Family Quests naturally shed light on the dynamics of the family system. As a Family Services Therapist, I help the student and family put into practice the skills they’ve learned along their respective journeys at Open Sky. Each family member has the opportunity to vocalize the sentiments they’ve been sharing through letters as well as those that they’ve kept inside. They get to look each other in the eye and see each other in the most authentic sense. It is often a heartwarming and illuminating experience.
Prior to a Family Quest, I communicate with the student’s primary therapist to form individualized treatment objectives and goals for the family. Our team often uses an exercise called “the 4 R’s”: the sharing of Requests, Regrets, Resentments, and Respects. This practice helps individuals organize their thoughts and feelings and formulate how to share them. As I coach a family through the 4 R’s, I explain that the sentiments contained in the four categories live deep down in our hearts, but we may brush them under the rug or express them in reactive ways that don’t align with our values. With the communication skills that they have been learning along the way, they are able to express these thoughts intentionally and articulately.

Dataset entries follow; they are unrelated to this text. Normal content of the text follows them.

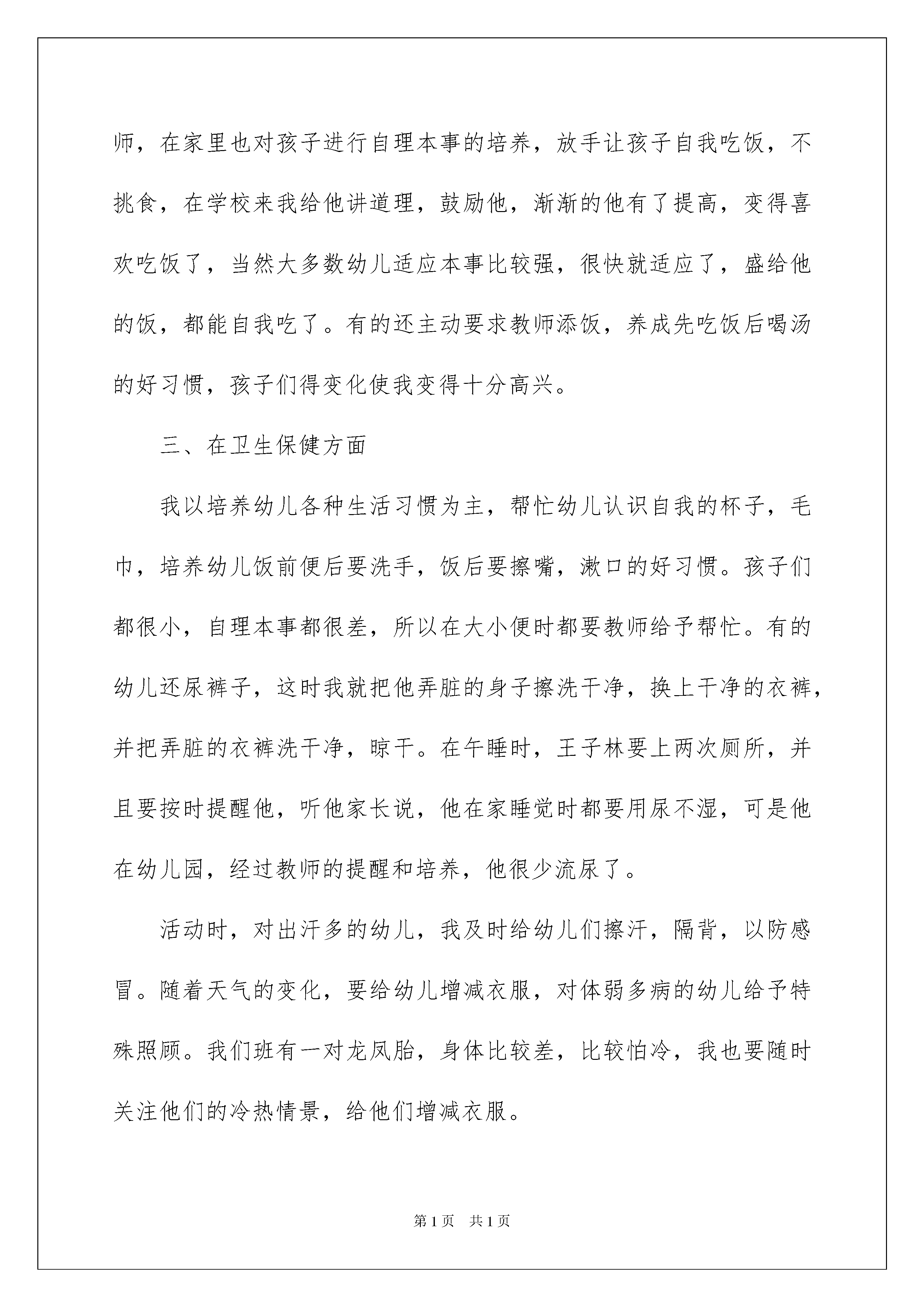 师，在家里也对孩子进行自理本事的培养，放手让孩子自我吃饭，不挑食，在学校来我给他讲道理，鼓励他，渐渐的他有了提高，变得喜欢吃饭了，当然大多数幼儿适应本事比较强，很快就适应了，盛给他的饭，都能自我吃了。有的还主动要求教师添饭，养成先吃饭后喝汤的好习惯，孩子们得变化使我变得十分高兴。

三、在卫生保健方面

我以培养幼儿各种生活习惯为主，帮忙幼儿认识自我的杯子，毛巾，培养幼儿饭前便后要洗手，饭后要擦嘴，漱口的好习惯。孩子们都很小，自理本事都很差，所以在大小便时都要教师给予帮忙。有的幼儿还尿裤子，这时我就把他弄脏的身子擦洗干净，换上干净的衣裤，并把弄脏的衣裤洗干净，晾干。在午睡时，王子林要上两次厕所，并且要按时提醒他，听他家长说，他在家睡觉时都要用尿不湿，可是他在幼儿园，经过教师的提醒和培养，他很少流尿了。

活动时，对出汗多的幼儿，我及时给幼儿们擦汗，隔背，以防感冒。随着天气的变化，要给幼儿增减衣服，对体弱多病的幼儿给予特殊照顾。我们班有一对龙凤胎，身体比较差，比较怕冷，我也要随时关注他们的冷热情景，给他们增减衣服。

第1页 共1页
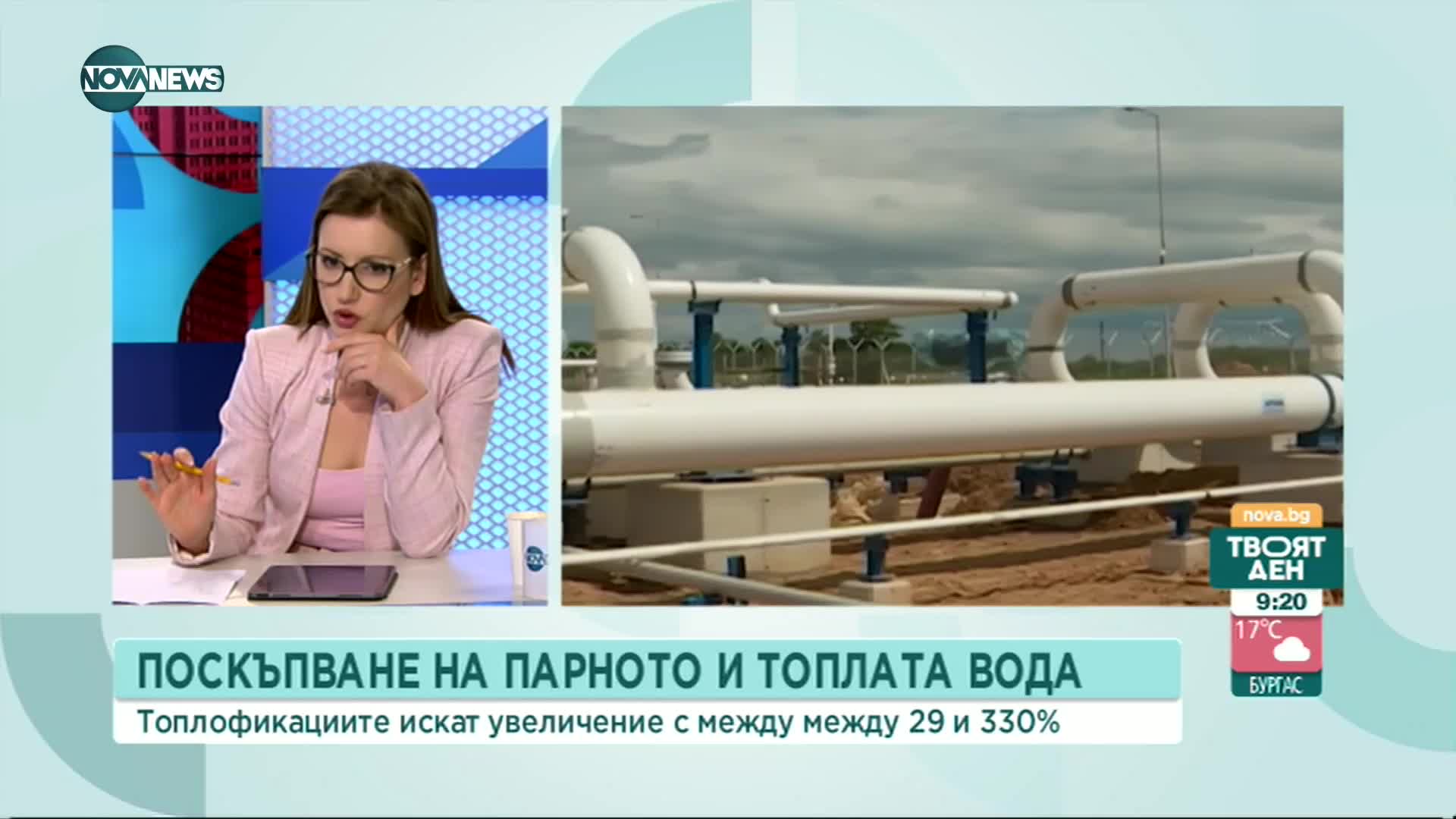 NOVA NEWS

nova.bg
ТВОЯТ ДЕН
9:20
17°C
БУРГАС

ПОСКЪПВАНЕ НА ПАРНОТО И ТОПЛАТА ВОДА
Топлофикациите искат увеличение с между между 29 и 330%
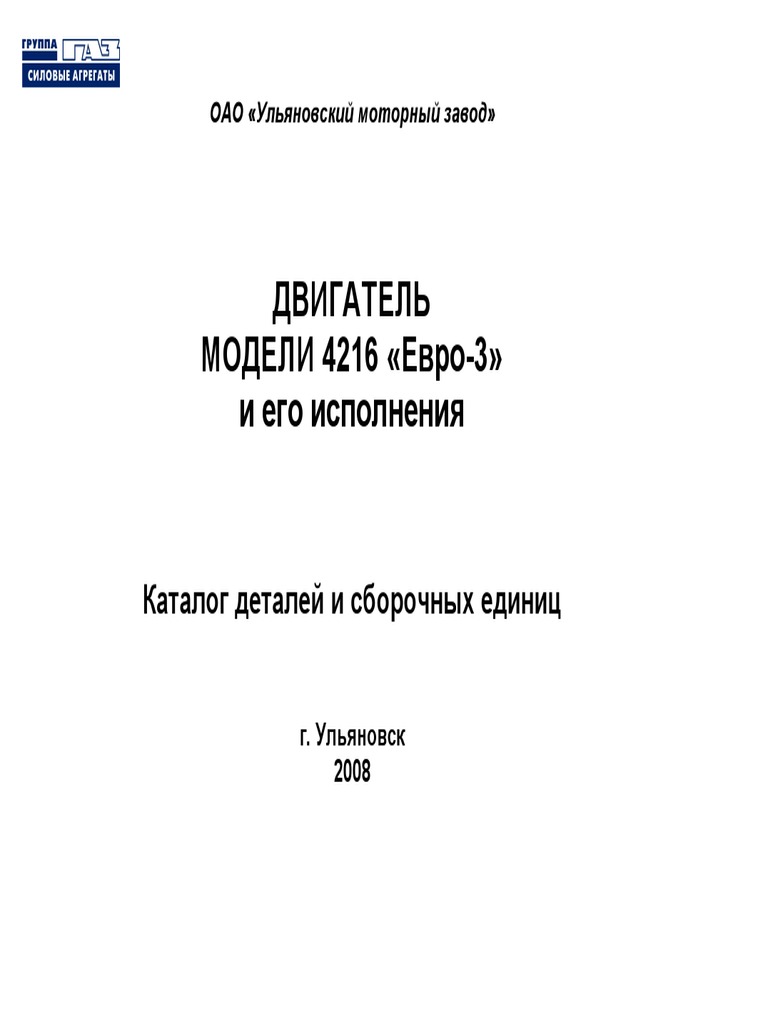 ГРУППА ГАЗ
СИЛОВЫЕ АГРЕГАТЫ

ОАО «Ульяновский моторный завод»

ДВИГАТЕЛЬ
МОДЕЛИ 4216 «Евро-3»
и его исполнения

Каталог деталей и сборочных единиц

г. Ульяновск
2008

Throughout the intensive, the deep therapeutic work is intertwined with opportunities to relax and interact lightheartedly as a family. Parents and siblings also get a taste of what it is like for their loved one living in the wilderness. The family may not have much, if any, experience camping or being immersed in nature. During Family Quest, families hike, make fires, play games, prepare and enjoy healthy organic meals, and receive education on the history and nature of the land. Students are eager to show their families the physical and emotional skills they have learned thus far. Parents are often astounded, encouraged, and motivated by their child’s growth. Likewise, the child takes note of the hard work the parents have put into their parallel Open Sky journey. These observations and realizations spur everyone on in their personal work during and after the Family Quest.
Through the Family Quest experience, families begin to resolve issues from the past and initiate a healthy path for the future. Open Sky’s core purpose and belief says, “We activate the potential of the human spirit and believe all people have the capacity to thrive.” The truth of this statement is clearly evident during Family Quests. I cherish the opportunity to guide families through the process of healing, pursuing healthy relationships, and realizing their full potential as individuals and as a family system.